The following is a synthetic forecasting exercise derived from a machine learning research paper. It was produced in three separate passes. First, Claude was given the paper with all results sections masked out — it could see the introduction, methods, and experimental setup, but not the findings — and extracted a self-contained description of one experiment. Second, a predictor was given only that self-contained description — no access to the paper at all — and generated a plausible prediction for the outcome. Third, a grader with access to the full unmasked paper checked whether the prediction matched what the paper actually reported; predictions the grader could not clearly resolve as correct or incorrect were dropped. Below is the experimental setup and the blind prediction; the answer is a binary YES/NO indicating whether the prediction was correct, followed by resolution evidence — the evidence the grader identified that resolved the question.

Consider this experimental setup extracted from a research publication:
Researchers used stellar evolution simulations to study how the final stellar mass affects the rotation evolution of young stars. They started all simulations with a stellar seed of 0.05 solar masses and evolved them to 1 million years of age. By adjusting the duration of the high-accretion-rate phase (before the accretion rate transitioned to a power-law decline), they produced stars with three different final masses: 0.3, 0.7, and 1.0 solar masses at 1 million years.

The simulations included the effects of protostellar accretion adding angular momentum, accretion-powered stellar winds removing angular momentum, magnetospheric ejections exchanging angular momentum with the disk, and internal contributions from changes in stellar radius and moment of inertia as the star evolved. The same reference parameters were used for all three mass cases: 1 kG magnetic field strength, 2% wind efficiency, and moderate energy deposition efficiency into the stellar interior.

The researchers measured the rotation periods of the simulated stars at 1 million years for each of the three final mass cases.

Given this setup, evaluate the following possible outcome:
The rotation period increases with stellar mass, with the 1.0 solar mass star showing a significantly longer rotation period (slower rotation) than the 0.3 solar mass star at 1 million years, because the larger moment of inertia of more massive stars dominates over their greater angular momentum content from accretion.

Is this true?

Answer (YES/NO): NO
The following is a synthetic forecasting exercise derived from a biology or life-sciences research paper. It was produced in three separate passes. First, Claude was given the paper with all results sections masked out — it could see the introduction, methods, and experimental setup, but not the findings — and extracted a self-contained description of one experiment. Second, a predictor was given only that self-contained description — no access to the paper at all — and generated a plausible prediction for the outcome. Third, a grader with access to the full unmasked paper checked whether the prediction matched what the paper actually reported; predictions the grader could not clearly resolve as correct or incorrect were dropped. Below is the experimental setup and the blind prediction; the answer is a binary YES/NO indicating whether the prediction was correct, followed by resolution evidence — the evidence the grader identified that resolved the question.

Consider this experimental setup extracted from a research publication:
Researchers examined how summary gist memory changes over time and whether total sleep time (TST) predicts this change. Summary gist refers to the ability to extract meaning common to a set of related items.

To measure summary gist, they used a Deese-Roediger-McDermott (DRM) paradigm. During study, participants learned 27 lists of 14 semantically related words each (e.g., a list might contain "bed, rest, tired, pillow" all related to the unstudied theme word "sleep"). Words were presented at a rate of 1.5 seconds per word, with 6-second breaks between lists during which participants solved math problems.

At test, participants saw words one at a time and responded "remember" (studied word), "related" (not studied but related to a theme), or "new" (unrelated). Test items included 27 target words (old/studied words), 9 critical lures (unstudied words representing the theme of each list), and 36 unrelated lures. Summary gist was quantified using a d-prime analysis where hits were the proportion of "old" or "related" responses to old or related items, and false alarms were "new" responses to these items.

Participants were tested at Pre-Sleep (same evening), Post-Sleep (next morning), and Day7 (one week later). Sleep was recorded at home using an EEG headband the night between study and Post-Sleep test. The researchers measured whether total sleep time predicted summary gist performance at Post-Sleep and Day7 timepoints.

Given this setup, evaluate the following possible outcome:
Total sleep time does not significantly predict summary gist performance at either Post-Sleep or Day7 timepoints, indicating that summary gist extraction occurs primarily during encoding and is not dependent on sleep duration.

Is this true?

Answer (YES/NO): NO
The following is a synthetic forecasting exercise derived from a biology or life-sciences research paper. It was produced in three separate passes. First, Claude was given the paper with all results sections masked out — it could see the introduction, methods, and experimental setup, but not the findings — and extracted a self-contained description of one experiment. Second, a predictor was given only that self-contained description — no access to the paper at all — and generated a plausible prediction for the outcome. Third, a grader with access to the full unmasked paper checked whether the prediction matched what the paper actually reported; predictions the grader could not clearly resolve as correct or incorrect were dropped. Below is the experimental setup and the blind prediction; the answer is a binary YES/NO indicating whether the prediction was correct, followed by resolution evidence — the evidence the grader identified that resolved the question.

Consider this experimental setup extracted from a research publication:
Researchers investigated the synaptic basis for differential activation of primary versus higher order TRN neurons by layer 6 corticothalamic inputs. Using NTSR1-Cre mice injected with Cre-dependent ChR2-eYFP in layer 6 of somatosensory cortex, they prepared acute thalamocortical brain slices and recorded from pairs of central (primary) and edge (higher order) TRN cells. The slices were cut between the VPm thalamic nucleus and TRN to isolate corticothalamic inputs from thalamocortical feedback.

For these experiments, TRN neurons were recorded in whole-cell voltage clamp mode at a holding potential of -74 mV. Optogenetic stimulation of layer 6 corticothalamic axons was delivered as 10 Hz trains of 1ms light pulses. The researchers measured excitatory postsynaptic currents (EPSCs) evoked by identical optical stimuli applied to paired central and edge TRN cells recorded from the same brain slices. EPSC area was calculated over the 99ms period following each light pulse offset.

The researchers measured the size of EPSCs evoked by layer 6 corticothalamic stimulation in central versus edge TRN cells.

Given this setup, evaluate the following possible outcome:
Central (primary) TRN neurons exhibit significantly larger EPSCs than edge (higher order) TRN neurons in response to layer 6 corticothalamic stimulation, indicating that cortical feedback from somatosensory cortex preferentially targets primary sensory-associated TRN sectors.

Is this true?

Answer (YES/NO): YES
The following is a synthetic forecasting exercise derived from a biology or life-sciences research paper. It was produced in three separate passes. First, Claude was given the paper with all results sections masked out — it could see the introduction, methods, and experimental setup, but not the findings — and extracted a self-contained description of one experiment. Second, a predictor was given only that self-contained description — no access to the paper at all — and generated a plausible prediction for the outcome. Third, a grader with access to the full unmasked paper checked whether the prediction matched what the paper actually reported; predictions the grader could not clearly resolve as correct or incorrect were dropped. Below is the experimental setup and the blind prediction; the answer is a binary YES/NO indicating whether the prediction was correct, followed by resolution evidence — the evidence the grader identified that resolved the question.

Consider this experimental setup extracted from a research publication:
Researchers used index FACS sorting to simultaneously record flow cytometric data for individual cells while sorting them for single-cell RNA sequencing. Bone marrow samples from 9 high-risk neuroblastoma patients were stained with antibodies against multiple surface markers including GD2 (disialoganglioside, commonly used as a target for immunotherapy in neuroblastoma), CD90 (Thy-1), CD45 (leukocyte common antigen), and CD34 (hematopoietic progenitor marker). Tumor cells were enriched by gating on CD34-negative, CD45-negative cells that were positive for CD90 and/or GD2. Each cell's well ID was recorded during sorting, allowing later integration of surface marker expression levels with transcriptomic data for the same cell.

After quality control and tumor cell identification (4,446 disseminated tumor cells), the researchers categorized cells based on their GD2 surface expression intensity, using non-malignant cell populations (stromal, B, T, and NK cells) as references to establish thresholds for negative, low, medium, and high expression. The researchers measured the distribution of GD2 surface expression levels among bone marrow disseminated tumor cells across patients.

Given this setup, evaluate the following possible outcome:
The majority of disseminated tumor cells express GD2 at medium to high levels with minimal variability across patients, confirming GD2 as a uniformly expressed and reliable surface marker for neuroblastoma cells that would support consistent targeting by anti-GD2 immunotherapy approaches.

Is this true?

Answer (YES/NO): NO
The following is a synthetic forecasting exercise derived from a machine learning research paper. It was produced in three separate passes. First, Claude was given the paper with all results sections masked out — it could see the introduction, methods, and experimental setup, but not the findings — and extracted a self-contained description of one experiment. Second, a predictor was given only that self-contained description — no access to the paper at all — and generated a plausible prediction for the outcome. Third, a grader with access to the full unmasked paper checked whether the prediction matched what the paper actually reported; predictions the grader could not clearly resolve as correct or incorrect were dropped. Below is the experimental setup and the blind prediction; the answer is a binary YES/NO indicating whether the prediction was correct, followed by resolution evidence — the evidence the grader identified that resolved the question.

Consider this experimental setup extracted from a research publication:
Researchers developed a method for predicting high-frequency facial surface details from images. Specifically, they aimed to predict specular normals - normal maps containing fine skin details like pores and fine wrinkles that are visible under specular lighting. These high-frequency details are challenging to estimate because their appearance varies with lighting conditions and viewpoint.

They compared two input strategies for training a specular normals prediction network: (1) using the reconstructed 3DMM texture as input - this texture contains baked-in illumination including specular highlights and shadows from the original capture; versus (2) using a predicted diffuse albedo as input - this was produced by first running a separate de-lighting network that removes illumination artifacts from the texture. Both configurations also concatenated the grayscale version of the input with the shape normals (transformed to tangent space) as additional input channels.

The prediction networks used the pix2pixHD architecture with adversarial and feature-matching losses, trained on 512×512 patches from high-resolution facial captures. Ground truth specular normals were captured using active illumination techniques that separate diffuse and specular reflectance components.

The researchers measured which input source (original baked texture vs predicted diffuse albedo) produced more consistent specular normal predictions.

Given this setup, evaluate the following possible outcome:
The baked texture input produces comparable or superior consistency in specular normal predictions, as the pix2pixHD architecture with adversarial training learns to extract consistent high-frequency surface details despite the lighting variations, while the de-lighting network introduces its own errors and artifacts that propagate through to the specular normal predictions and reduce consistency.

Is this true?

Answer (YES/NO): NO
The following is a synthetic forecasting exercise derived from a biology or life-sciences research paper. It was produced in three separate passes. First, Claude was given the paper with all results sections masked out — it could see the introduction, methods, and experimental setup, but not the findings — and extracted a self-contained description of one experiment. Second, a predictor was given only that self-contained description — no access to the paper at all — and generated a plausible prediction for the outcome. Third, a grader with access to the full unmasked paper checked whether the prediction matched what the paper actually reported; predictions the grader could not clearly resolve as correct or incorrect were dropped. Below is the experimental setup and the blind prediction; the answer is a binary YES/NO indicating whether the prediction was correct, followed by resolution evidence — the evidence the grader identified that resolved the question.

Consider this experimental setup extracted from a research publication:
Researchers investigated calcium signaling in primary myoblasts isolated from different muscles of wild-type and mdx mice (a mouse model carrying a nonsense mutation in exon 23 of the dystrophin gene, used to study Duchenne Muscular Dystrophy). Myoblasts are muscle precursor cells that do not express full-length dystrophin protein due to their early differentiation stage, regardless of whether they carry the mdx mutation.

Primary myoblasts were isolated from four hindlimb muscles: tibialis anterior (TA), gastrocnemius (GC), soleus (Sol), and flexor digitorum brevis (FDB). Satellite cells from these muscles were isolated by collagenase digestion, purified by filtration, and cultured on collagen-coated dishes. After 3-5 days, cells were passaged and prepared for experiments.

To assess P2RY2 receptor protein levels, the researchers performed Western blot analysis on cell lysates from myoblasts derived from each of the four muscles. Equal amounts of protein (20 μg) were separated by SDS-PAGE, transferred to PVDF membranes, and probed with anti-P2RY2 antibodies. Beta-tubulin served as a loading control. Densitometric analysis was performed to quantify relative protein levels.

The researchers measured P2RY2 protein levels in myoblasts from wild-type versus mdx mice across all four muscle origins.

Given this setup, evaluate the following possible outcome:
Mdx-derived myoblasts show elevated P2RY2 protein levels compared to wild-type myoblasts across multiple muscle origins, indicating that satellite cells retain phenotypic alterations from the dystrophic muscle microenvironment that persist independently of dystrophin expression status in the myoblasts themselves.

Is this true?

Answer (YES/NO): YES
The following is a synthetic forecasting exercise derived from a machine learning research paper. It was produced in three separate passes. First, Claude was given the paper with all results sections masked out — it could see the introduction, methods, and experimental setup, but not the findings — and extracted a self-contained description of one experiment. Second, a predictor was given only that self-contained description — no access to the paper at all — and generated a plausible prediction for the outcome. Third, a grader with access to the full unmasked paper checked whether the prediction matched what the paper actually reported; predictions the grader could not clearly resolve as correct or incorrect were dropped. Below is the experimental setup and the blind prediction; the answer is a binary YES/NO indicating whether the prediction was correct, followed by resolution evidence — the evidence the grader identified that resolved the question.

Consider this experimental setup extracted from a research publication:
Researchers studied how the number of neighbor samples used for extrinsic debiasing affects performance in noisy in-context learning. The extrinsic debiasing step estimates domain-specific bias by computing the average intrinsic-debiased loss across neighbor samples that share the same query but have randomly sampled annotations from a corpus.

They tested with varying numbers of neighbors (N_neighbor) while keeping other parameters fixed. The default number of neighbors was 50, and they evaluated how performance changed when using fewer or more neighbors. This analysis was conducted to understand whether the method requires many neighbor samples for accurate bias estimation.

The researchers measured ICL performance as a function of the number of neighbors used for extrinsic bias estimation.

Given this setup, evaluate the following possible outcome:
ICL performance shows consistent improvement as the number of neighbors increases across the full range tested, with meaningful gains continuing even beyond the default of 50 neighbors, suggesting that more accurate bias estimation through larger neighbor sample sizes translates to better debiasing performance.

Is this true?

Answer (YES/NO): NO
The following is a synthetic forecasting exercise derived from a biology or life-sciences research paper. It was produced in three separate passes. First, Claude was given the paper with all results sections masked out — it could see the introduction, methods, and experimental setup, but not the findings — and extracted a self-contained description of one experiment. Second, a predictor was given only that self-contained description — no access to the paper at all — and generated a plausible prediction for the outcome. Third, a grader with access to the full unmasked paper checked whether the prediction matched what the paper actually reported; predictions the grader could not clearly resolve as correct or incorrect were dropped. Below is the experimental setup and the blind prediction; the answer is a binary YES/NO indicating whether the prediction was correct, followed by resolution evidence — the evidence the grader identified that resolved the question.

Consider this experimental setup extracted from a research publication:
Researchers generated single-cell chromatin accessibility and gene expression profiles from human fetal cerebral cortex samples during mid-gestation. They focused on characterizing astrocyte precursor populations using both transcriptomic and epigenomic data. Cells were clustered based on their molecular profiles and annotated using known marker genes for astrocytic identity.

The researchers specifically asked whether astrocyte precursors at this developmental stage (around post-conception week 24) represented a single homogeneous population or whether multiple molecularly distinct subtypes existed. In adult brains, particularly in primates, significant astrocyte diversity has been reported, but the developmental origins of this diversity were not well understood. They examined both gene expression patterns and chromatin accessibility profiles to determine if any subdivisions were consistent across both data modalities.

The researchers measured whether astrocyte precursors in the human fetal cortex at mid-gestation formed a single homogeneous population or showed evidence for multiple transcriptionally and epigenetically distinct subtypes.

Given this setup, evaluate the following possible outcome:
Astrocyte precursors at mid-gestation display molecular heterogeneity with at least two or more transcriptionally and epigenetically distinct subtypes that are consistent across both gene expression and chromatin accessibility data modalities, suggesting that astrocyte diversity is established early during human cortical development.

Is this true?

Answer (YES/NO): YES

**AIM OF THE TASK:**
Scan the listing for "transcriptionally" and copy out each line that has it.

**SOLUTION TO THE EXERCISE:**
The researchers measured whether astrocyte precursors in the human fetal cortex at mid-gestation formed a single homogeneous population or showed evidence for multiple transcriptionally and epigenetically distinct subtypes.
Astrocyte precursors at mid-gestation display molecular heterogeneity with at least two or more transcriptionally and epigenetically distinct subtypes that are consistent across both gene expression and chromatin accessibility data modalities, suggesting that astrocyte diversity is established early during human cortical development.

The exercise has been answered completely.